## INSTRUCTIONS TO FOLLOW
In the records below, copy out word for word the lines starting at the one containing "What would be the order of" and ending at the one containing "clay tile roof [bbox 73,85,163,122] <", with both of those lines included.

[Records on scene geometry]
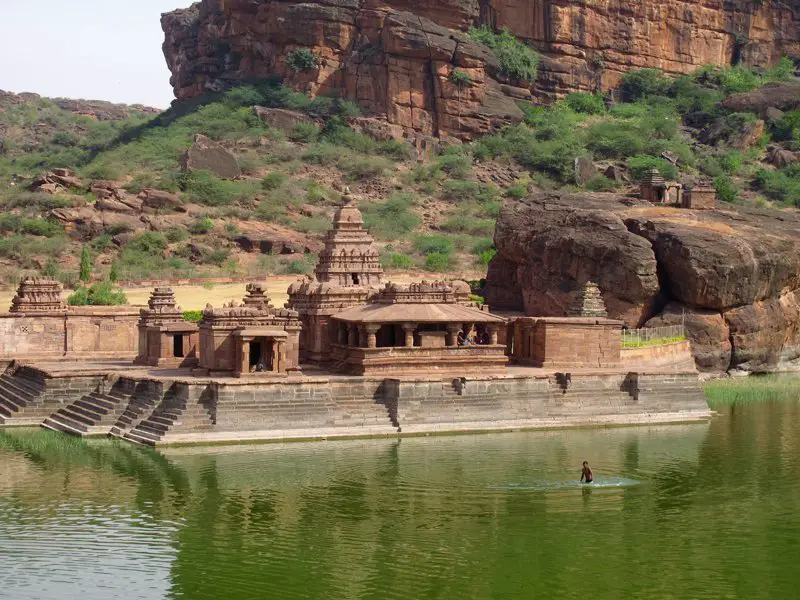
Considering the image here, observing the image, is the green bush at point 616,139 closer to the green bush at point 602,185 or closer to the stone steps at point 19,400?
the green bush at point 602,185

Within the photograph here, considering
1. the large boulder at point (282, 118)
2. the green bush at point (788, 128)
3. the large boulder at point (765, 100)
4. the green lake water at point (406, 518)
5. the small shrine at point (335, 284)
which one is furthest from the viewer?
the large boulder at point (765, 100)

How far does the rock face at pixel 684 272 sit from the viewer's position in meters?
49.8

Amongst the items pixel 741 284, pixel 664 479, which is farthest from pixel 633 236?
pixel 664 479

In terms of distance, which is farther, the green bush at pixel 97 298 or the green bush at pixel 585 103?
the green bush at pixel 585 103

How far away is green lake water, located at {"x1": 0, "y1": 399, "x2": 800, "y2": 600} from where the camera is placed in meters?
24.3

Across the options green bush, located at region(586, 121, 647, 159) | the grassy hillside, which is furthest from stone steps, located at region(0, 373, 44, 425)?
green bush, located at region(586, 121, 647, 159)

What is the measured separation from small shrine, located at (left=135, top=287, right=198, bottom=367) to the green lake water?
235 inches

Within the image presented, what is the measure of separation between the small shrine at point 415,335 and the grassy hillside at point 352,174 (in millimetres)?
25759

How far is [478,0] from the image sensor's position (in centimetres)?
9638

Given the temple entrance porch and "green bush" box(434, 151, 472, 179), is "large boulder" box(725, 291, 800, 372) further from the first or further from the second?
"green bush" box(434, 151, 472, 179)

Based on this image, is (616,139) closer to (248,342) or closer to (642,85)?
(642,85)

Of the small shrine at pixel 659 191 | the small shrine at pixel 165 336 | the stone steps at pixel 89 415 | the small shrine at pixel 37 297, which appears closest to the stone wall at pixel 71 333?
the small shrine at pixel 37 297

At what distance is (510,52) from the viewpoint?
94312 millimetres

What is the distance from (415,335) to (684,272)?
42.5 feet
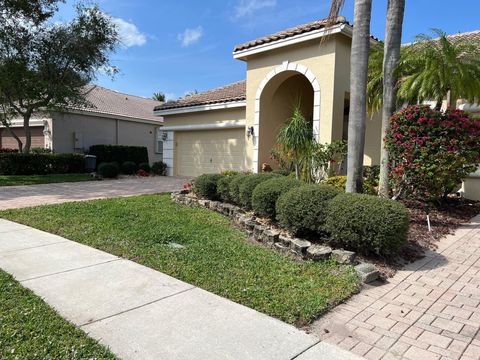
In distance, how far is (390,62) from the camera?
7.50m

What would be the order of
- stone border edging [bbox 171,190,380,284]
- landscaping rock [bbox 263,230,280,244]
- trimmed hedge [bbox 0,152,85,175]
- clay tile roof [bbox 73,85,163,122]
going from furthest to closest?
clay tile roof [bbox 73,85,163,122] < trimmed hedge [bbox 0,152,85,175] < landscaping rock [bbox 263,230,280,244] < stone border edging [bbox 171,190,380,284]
--
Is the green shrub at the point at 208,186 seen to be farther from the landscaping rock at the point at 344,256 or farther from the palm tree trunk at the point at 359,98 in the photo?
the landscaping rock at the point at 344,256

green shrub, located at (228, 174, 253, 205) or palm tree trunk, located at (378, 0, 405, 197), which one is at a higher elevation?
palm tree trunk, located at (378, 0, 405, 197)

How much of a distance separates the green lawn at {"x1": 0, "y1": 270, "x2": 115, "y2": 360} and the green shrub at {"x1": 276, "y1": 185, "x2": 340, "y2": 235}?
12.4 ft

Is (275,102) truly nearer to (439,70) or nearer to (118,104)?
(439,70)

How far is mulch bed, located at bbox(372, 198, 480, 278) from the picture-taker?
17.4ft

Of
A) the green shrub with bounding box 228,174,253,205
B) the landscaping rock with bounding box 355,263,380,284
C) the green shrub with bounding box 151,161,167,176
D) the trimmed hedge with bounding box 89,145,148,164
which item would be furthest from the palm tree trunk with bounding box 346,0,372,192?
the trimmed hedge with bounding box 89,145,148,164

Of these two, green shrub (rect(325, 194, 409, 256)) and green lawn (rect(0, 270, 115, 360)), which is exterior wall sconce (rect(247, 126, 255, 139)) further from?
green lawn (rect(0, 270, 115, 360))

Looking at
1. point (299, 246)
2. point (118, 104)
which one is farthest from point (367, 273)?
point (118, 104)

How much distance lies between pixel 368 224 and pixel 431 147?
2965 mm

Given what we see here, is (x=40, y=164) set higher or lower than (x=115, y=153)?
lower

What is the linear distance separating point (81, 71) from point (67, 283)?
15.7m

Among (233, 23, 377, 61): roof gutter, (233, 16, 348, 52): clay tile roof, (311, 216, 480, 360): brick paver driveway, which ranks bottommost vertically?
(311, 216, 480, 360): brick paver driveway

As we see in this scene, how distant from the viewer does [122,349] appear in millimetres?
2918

## CORRECT RESPONSE
What would be the order of
- stone border edging [bbox 171,190,380,284]
- landscaping rock [bbox 263,230,280,244]
- trimmed hedge [bbox 0,152,85,175]
- clay tile roof [bbox 73,85,163,122]
going from furthest to closest?
clay tile roof [bbox 73,85,163,122] < trimmed hedge [bbox 0,152,85,175] < landscaping rock [bbox 263,230,280,244] < stone border edging [bbox 171,190,380,284]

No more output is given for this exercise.